§ HOW TO COMPLETE THIS TASK:
This exercise calls for the data below to be retyped exactly, minus any images.
##############################
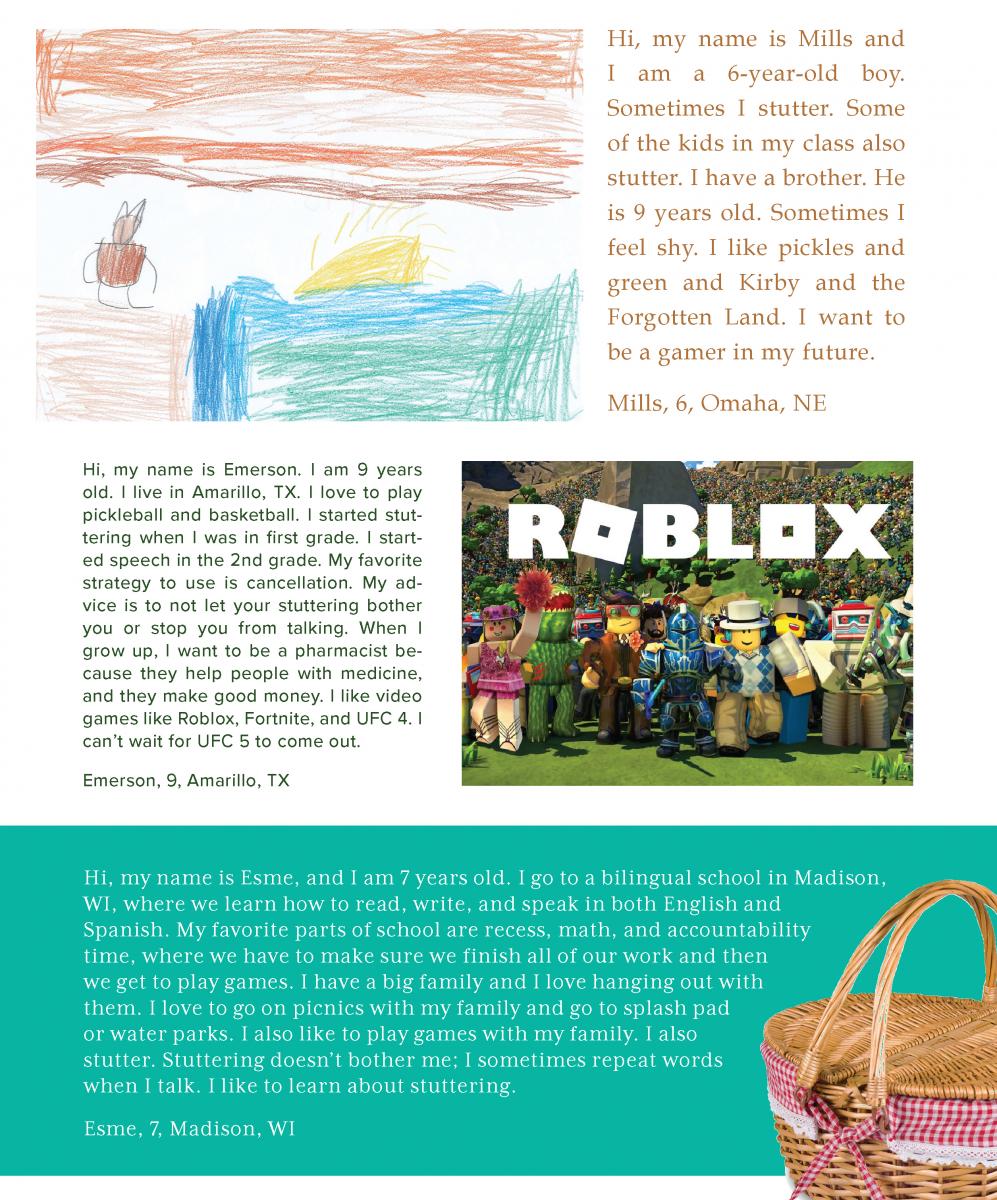 Hi, my name is Mills and I am a 6-year-old boy. Sometimes I stutter. Some of the kids in my class also stutter. I have a brother. He is 9 years old. Sometimes I feel shy. I like pickles and green and Kirby and the Forgotten Land. I want to be a gamer in my future.

Mills, 6, Omaha, NE

Hi, my name is Emerson. I am 9 years old. I live in Amarillo, TX. I love to play pickleball and basketball. I started stuttering when I was in first grade. I started speech in the 2nd grade. My favorite strategy to use is cancellation. My advice is to not let your stuttering bother you or stop you from talking. When I grow up, I want to be a pharmacist because they help people with medicine, and they make good money. I like video games like Roblox, Fortnite, and UFC 4. I can't wait for UFC 5 to come out.

Emerson, 9, Amarillo, TX

ROBLOX

Hi, my name is Esme, and I am 7 years old. I go to a bilingual school in Madison, WI, where we learn how to read, write, and speak in both English and Spanish. My favorite parts of school are recess, math, and accountability time, where we have to make sure we finish all of our work and then we get to play games. I have a big family and I love hanging out with them. I love to go on picnics with my family and go to splash pad or water parks. I also like to play games with my family. I also stutter. Stuttering doesn't bother me; I sometimes repeat words when I talk. I like to learn about stuttering.

Esme, 7, Madison, WI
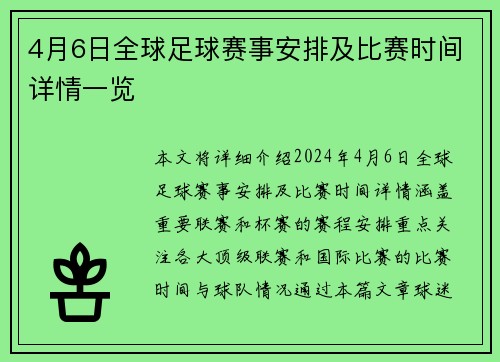 4月6日全球足球赛事安排及比赛时间详情一览

本文将详细介绍2024年4月6日全球足球赛事安排及比赛时间详情涵盖重要联赛和杯赛的赛程安排重点关注各大顶级联赛和国际比赛的比赛时间与球队情况通过本篇文章球迷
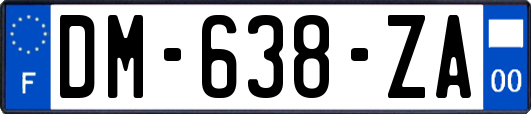 F

DM-638-ZA

00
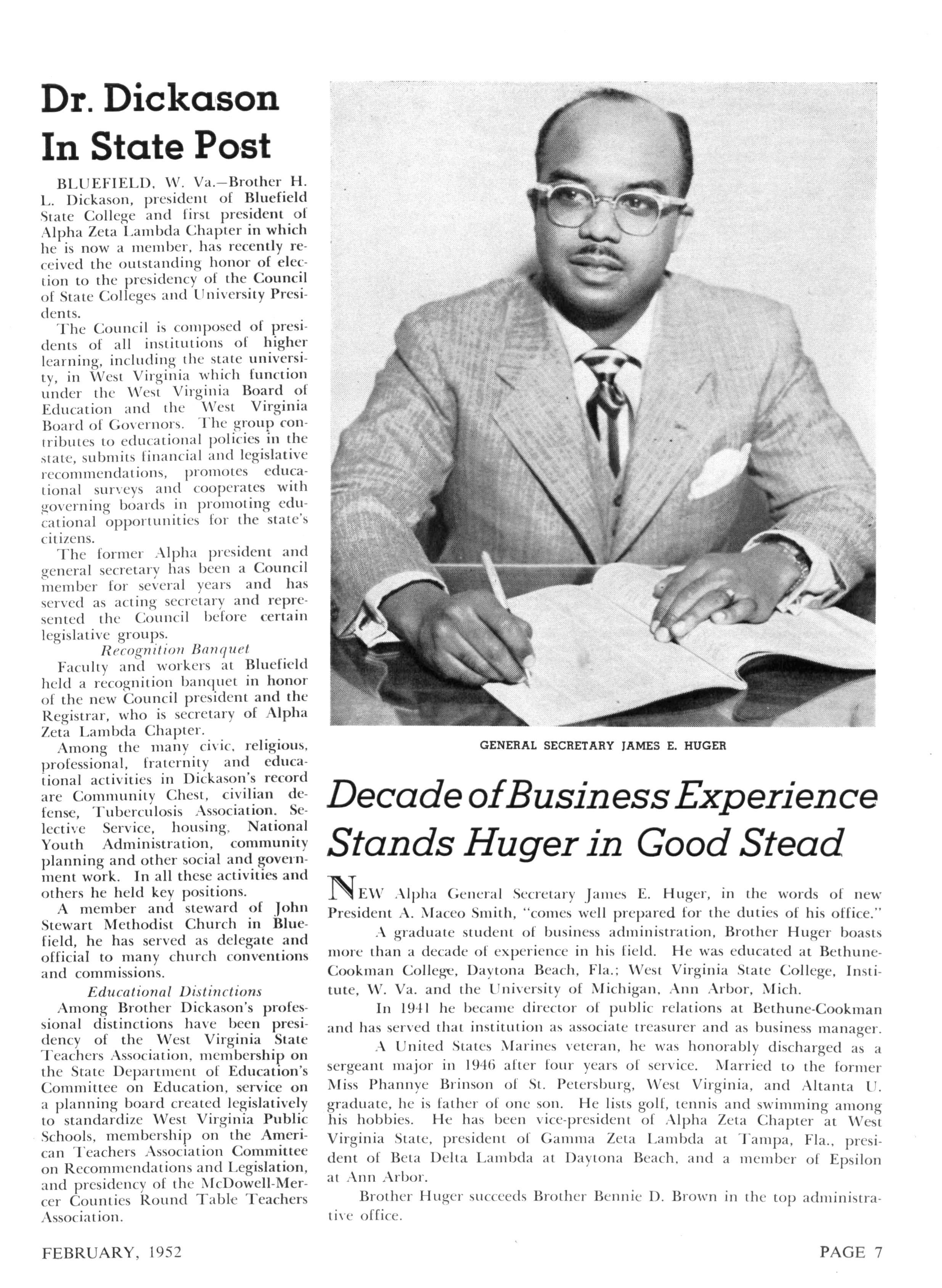 Dr. Dickason In State Post

BLUEFIELD, W. Va.—Brother H. L. Dickason, president of Bluefield State College and first president of Alpha Zeta Lambda Chapter in which he is now a member, has recently received the outstanding honor of election to the presidency of the Council of State Colleges and University Presidents.

The Council is composed of presidents of all institutions of higher learning, including the state university, in West Virginia which function under the West Virginia Board of Education and the West Virginia Board of Governors. The group contributes to educational policies in the state, submits financial and legislative recommendations, promotes educational surveys and cooperates with governing boards in promoting educational opportunities for the state's citizens.

The former Alpha president and general secretary has been a Council member for several years and has served as acting secretary and represented the Council before certain legislative groups.

Recognition Banquet

Faculty and workers at Bluefield held a recognition banquet in honor of the new Council president and the Registrar, who is secretary of Alpha Zeta Lambda Chapter.

Among the many civic, religious, professional, fraternity and educational activities in Dickason's record are Community Chest, civilian defense, Tuberculosis Association, Selective Service, housing, National Youth Administration, community planning and other social and government work. In all these activities and others he held key positions.

A member and steward of John Stewart Methodist Church in Bluefield, he has served as delegate and official to many church conventions and commissions.

Educational Distinctions

Among Brother Dickason's professional distinctions have been presidency of the West Virginia State Teachers Association, membership on the State Department of Education's Committee on Education, service on a planning board created legislatively to standardize West Virginia Public Schools, membership on the American Teachers Association Committee on Recommendations and Legislation, and presidency of the McDowell-Mercer Counties Round Table Teachers Association.

GENERAL SECRETARY JAMES E. HUGER

Decade of Business Experience Stands Huger in Good Stead

NEW Alpha General Secretary James E. Huger, in the words of new President A. Maceo Smith, "comes well prepared for the duties of his office."

A graduate student of business administration, Brother Huger boasts more than a decade of experience in his field. He was educated at Bethune-Cookman College, Daytona Beach, Fla.; West Virginia State College, Institute, W. Va. and the University of Michigan, Ann Arbor, Mich.

In 1941 he became director of public relations at Bethune-Cookman and has served that institution as associate treasurer and as business manager.

A United States Marines veteran, he was honorably discharged as a sergeant major in 1946 after four years of service. Married to the former Miss Phannye Brinson of St. Petersburg, West Virginia, and Altanta U. graduate, he is father of one son. He lists golf, tennis and swimming among his hobbies. He has been vice-president of Alpha Zeta Chapter at West Virginia State, president of Gamma Zeta Lambda at Tampa, Fla., president of Beta Delta Lambda at Daytona Beach, and a member of Epsilon at Ann Arbor.

Brother Huger succeeds Brother Bennie D. Brown in the top administrative office.

FEBRUARY, 1952

PAGE 7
##############################
§ OUTPUT OF THE TASK:
 Hi, my name is Mills and I am a 6-year-old boy. Sometimes I stutter. Some of the kids in my class also stutter. I have a brother. He is 9 years old. Sometimes I feel shy. I like pickles and green and Kirby and the Forgotten Land. I want to be a gamer in my future.

Mills, 6, Omaha, NE

Hi, my name is Emerson. I am 9 years old. I live in Amarillo, TX. I love to play pickleball and basketball. I started stuttering when I was in first grade. I started speech in the 2nd grade. My favorite strategy to use is cancellation. My advice is to not let your stuttering bother you or stop you from talking. When I grow up, I want to be a pharmacist because they help people with medicine, and they make good money. I like video games like Roblox, Fortnite, and UFC 4. I can't wait for UFC 5 to come out.

Emerson, 9, Amarillo, TX

ROBLOX

Hi, my name is Esme, and I am 7 years old. I go to a bilingual school in Madison, WI, where we learn how to read, write, and speak in both English and Spanish. My favorite parts of school are recess, math, and accountability time, where we have to make sure we finish all of our work and then we get to play games. I have a big family and I love hanging out with them. I love to go on picnics with my family and go to splash pad or water parks. I also like to play games with my family. I also stutter. Stuttering doesn't bother me; I sometimes repeat words when I talk. I like to learn about stuttering.

Esme, 7, Madison, WI
 4月6日全球足球赛事安排及比赛时间详情一览

本文将详细介绍2024年4月6日全球足球赛事安排及比赛时间详情涵盖重要联赛和杯赛的赛程安排重点关注各大顶级联赛和国际比赛的比赛时间与球队情况通过本篇文章球迷
 F

DM-638-ZA

00
 Dr. Dickason In State Post

BLUEFIELD, W. Va.—Brother H. L. Dickason, president of Bluefield State College and first president of Alpha Zeta Lambda Chapter in which he is now a member, has recently received the outstanding honor of election to the presidency of the Council of State Colleges and University Presidents.

The Council is composed of presidents of all institutions of higher learning, including the state university, in West Virginia which function under the West Virginia Board of Education and the West Virginia Board of Governors. The group contributes to educational policies in the state, submits financial and legislative recommendations, promotes educational surveys and cooperates with governing boards in promoting educational opportunities for the state's citizens.

The former Alpha president and general secretary has been a Council member for several years and has served as acting secretary and represented the Council before certain legislative groups.

Recognition Banquet

Faculty and workers at Bluefield held a recognition banquet in honor of the new Council president and the Registrar, who is secretary of Alpha Zeta Lambda Chapter.

Among the many civic, religious, professional, fraternity and educational activities in Dickason's record are Community Chest, civilian defense, Tuberculosis Association, Selective Service, housing, National Youth Administration, community planning and other social and government work. In all these activities and others he held key positions.

A member and steward of John Stewart Methodist Church in Bluefield, he has served as delegate and official to many church conventions and commissions.

Educational Distinctions

Among Brother Dickason's professional distinctions have been presidency of the West Virginia State Teachers Association, membership on the State Department of Education's Committee on Education, service on a planning board created legislatively to standardize West Virginia Public Schools, membership on the American Teachers Association Committee on Recommendations and Legislation, and presidency of the McDowell-Mercer Counties Round Table Teachers Association.

GENERAL SECRETARY JAMES E. HUGER

Decade of Business Experience Stands Huger in Good Stead

NEW Alpha General Secretary James E. Huger, in the words of new President A. Maceo Smith, "comes well prepared for the duties of his office."

A graduate student of business administration, Brother Huger boasts more than a decade of experience in his field. He was educated at Bethune-Cookman College, Daytona Beach, Fla.; West Virginia State College, Institute, W. Va. and the University of Michigan, Ann Arbor, Mich.

In 1941 he became director of public relations at Bethune-Cookman and has served that institution as associate treasurer and as business manager.

A United States Marines veteran, he was honorably discharged as a sergeant major in 1946 after four years of service. Married to the former Miss Phannye Brinson of St. Petersburg, West Virginia, and Altanta U. graduate, he is father of one son. He lists golf, tennis and swimming among his hobbies. He has been vice-president of Alpha Zeta Chapter at West Virginia State, president of Gamma Zeta Lambda at Tampa, Fla., president of Beta Delta Lambda at Daytona Beach, and a member of Epsilon at Ann Arbor.

Brother Huger succeeds Brother Bennie D. Brown in the top administrative office.

FEBRUARY, 1952

PAGE 7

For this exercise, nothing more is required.